The Supreme Court today granted certiorari to heal a circuit split over the question of whether the federal Arbitration Act allows strangers to a contract that contains an arbitration clause to appeal an order denying their motion to stay a federal court case pending arbitration. Arthur Andersen LLP v. Carlisle, No. 08-146 (U.S. Nov. 7, 2008) (order granting certiorari).
[Blawgletter has noted the disagreement among the D.C., Sixth, and Tenth Circuits and the Second Circuit here and here.]
The district court refused to allow strangers to an arbitration agreement to enforce it against plaintiffs that entered into the agreement with another defendant. [We've written about the "arbitration-by-estoppel" theory most recently here.] The Sixth Circuit dismissed the appeal on the ground that section 3 of the FAA permits appeals only if the appellants seek a stay pending arbitration "under an agreement in writing for such arbitration." 9 U.S.C. 3 (emphasis added). Because non-signatories don't actually have an arbitration-requiring "agreement in writing", the court reasoned, they can't appeal. The court thus followed DSMC Inc. v. Convera Corp., 358 U.S. App. D.C. 356, 349 F.3d 679 (D.C. Cir. 2003), and In re Universal Service Fund Telephone Billing Practices Litig., 428 F.3d 940, 944-45 (10th Cir. 2005). Carlisle v. Curtis, Mallet-Prevost, Colt & Mosle, LLP, 521 F.3d 597 (6th Cir. 2008).
The Second Circuit reached the opposite conclusion in Ross v. Am. Express Co., 478 F.3d 96 (2d Cir. 2007).

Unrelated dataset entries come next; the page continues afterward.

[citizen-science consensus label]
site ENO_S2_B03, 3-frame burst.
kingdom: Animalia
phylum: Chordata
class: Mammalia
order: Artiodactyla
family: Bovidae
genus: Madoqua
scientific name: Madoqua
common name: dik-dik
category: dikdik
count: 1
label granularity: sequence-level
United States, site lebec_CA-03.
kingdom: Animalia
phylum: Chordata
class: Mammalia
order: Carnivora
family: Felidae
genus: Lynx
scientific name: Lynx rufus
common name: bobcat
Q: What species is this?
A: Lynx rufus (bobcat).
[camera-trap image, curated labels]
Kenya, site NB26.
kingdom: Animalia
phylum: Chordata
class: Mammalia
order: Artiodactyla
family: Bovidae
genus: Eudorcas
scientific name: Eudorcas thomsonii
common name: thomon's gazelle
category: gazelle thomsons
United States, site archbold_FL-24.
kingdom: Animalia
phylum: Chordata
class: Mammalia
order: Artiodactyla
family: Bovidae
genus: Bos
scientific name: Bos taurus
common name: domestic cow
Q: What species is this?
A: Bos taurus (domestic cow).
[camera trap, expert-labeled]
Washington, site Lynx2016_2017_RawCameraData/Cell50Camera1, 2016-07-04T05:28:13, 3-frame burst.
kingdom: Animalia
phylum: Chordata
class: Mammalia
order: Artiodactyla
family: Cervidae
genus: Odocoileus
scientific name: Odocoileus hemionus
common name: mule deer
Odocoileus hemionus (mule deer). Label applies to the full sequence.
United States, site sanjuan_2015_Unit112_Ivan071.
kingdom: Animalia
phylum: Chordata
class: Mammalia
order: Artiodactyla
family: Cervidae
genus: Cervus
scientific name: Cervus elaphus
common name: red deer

The cert. petition presents two variations on the appellate jurisdiction question — the first under FAA section 3, which requires an "agreement in writing" as the basis for a stay motion, and the second under section 16(a)(1)(A), which authorizes interlocutory appeals from an order "refusing a stay of any action under section 3 of this title". Apparently the petitioners think a win on either variation will produce victory.
SCOTUSBlog has a write-up on the case and links to the cert. petition and briefs.
How do we think the case will come out? We hazard that the Court's ferociously pro-arbitration trend will continue and that the Court therefore will read the FAA to authorize interlocutory appeals by non-signatories.
Although we prefer to bet on safer things like credit default swaps and collateralized debt obligations.